**TASK OBJECTIVE**
Copy the rows below word for word, beginning at the line that contains "Is point 169,119" and continuing through the last line of the rows.

**INPUT RECORDS**
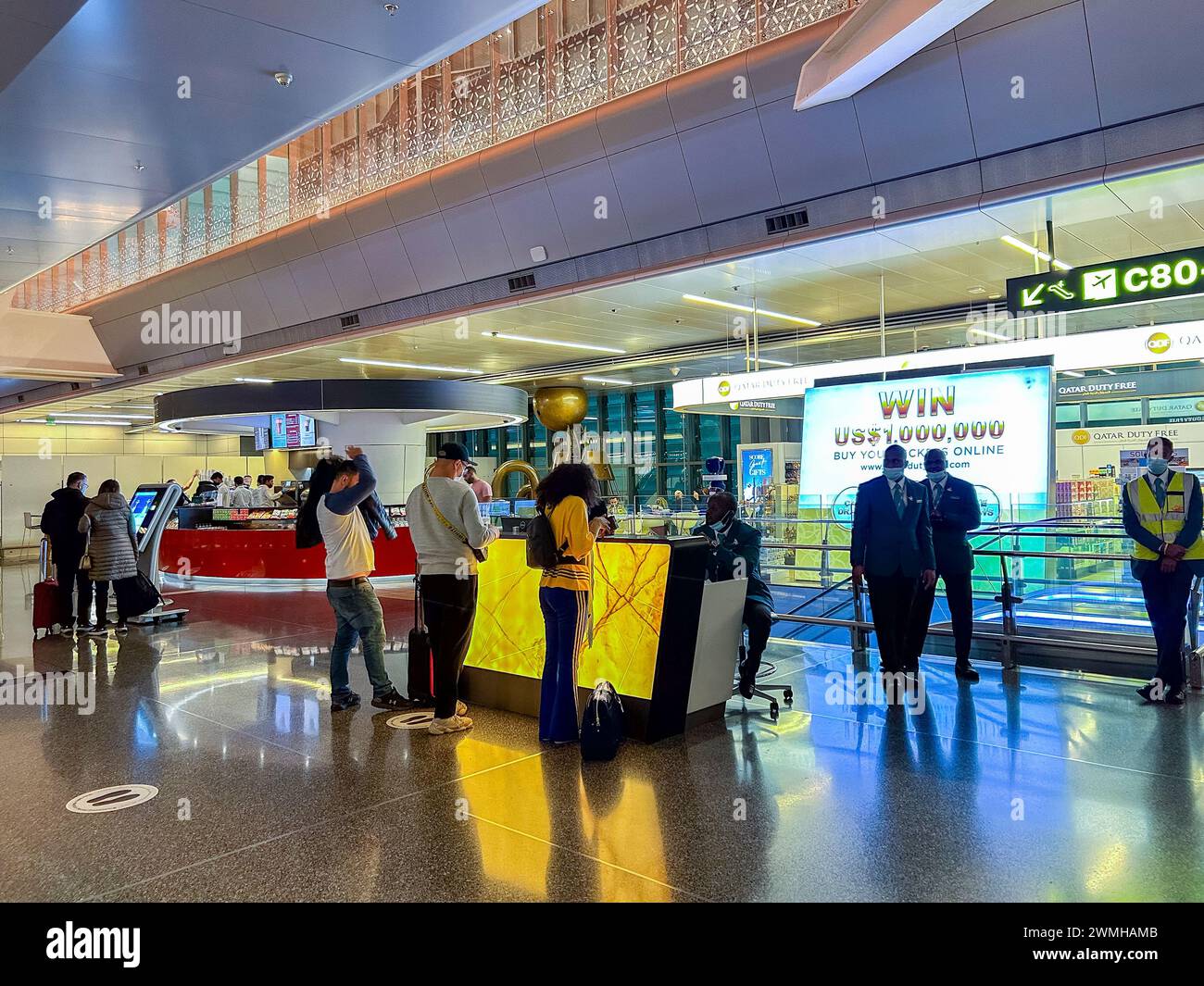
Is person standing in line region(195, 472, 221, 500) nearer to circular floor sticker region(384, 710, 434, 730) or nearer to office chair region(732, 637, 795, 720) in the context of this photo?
circular floor sticker region(384, 710, 434, 730)

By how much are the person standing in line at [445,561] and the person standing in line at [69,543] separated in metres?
5.37

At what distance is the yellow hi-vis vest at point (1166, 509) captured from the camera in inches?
214

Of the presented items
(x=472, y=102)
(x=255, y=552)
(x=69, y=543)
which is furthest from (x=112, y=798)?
(x=255, y=552)

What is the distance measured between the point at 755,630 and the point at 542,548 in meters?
1.78

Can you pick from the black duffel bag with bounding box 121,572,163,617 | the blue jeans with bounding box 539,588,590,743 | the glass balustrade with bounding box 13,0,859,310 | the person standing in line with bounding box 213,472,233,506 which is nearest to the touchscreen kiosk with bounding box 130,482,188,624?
the black duffel bag with bounding box 121,572,163,617

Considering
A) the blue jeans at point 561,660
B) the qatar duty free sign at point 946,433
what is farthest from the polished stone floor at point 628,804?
the qatar duty free sign at point 946,433

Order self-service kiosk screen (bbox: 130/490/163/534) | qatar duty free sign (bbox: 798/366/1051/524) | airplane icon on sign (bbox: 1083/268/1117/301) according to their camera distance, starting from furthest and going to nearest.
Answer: self-service kiosk screen (bbox: 130/490/163/534), qatar duty free sign (bbox: 798/366/1051/524), airplane icon on sign (bbox: 1083/268/1117/301)

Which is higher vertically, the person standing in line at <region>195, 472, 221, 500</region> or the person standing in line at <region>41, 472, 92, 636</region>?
the person standing in line at <region>195, 472, 221, 500</region>

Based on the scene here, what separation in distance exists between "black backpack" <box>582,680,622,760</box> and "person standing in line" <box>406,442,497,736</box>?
3.25 ft

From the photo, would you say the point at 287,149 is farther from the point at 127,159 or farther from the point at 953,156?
the point at 953,156

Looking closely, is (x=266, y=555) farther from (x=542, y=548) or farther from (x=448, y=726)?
(x=542, y=548)

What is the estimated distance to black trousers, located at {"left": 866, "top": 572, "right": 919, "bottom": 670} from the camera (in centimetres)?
586

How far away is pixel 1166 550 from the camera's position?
541 cm

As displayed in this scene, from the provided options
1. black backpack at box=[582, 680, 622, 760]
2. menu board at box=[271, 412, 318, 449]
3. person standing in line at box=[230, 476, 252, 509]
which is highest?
menu board at box=[271, 412, 318, 449]
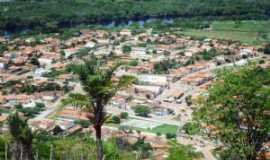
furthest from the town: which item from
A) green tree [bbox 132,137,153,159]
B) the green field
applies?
the green field

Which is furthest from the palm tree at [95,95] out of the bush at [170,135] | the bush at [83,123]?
the bush at [83,123]

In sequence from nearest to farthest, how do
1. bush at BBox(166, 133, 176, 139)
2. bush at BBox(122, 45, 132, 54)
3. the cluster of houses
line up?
bush at BBox(166, 133, 176, 139), the cluster of houses, bush at BBox(122, 45, 132, 54)

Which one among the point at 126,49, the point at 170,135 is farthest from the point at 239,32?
the point at 170,135

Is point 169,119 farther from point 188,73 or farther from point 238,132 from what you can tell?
point 238,132

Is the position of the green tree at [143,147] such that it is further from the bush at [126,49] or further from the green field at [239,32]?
the green field at [239,32]

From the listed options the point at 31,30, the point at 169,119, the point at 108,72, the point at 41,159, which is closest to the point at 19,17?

**SOLUTION FOR THIS EXERCISE**
Is point 169,119 farther from point 188,73 or farther from point 238,132 from what you can tell?
point 238,132

Is the position of the green tree at [143,147] such that it is further from the bush at [126,49] or further from the green field at [239,32]?
the green field at [239,32]

From the listed options the point at 31,30, the point at 169,119, the point at 108,72, the point at 41,159, which is closest to the point at 19,17?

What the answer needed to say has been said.